Establishment of a good rapport with the child is important. Patient had been traumatized by his bad experiences while receiving treatments in the hospital. His lack of cooperation at the first few home visits posed difficulties for us to conduct a proper clinical assessment on him. Gradually, after getting to know us, he became less withdrawn and more co-operative. Winning over the child’s trust in us helped to enhance his mother’s trust and confidence to follow our instructions in palliating the patient’s symptoms. This led to improved compliance and better clinical outcome.8 In order to build a good rapport with children, we have to come down to their level to seek a common ground with them to learn more about their interests and preferences.

Good communication skills, showing compassion, honesty and being available anytime for them to ask questions will help patients and their family to go through this difficult time.9 Providing hope, information and supportive advice to the family will help them to cope with the situation on day-to-day basis.

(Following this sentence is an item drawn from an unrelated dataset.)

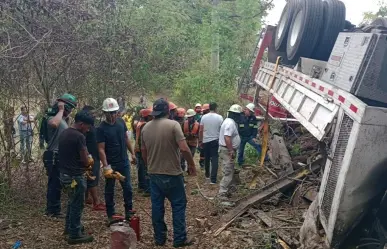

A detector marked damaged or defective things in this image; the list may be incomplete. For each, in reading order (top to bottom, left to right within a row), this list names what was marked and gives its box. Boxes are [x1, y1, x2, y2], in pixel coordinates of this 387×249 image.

overturned truck [238, 0, 387, 247]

Although patient’s father was not willing to participate in our discussions, it was important to let him know that we were available for discussion whenever he felt ready to do so. Patient’s mother, being the main carer and decision maker needed full emotional support.

Principles of Family Medicine namely primary contact, comprehensive and patient oriented care, good communication skills and good doctor-patient relationship are beneficial to primary care doctors in providing palliative care in the community.4,10 However, primary care doctors require further training in managing chronic pain and other physical symptoms in the palliative care setting, and training in communication skills on how to handle difficult issues such as breaking bad news, collusion, uncertainty of giving time frame and bereavement support.

Future vision of primary care doctors providing home palliative care is faced by challenges such as lack of training opportunities, lack of qualified palliative care consultants, limited resources and high workload in the general practice setting.5,10 Primary care doctors with special interest in this area can benefit from training workshops conducted by non-governmental organizations and work towards greater partnership with hospital-based palliative care services.3

CONCLUSION

The prospect of providing palliative care for children is challenging as there is lack of knowledge and expertise in this field in Malaysia. Primary care doctors have great potential to offer such care to the community in view of their strengths in offering comprehensive and personalized care, better accessibility, good communication skills and better rapport, and the ability to coordinate services for the patient and the family.

ACKNOWLEDGEMENT

Verbal consent was obtained from the mother of the patient for this case report to be published.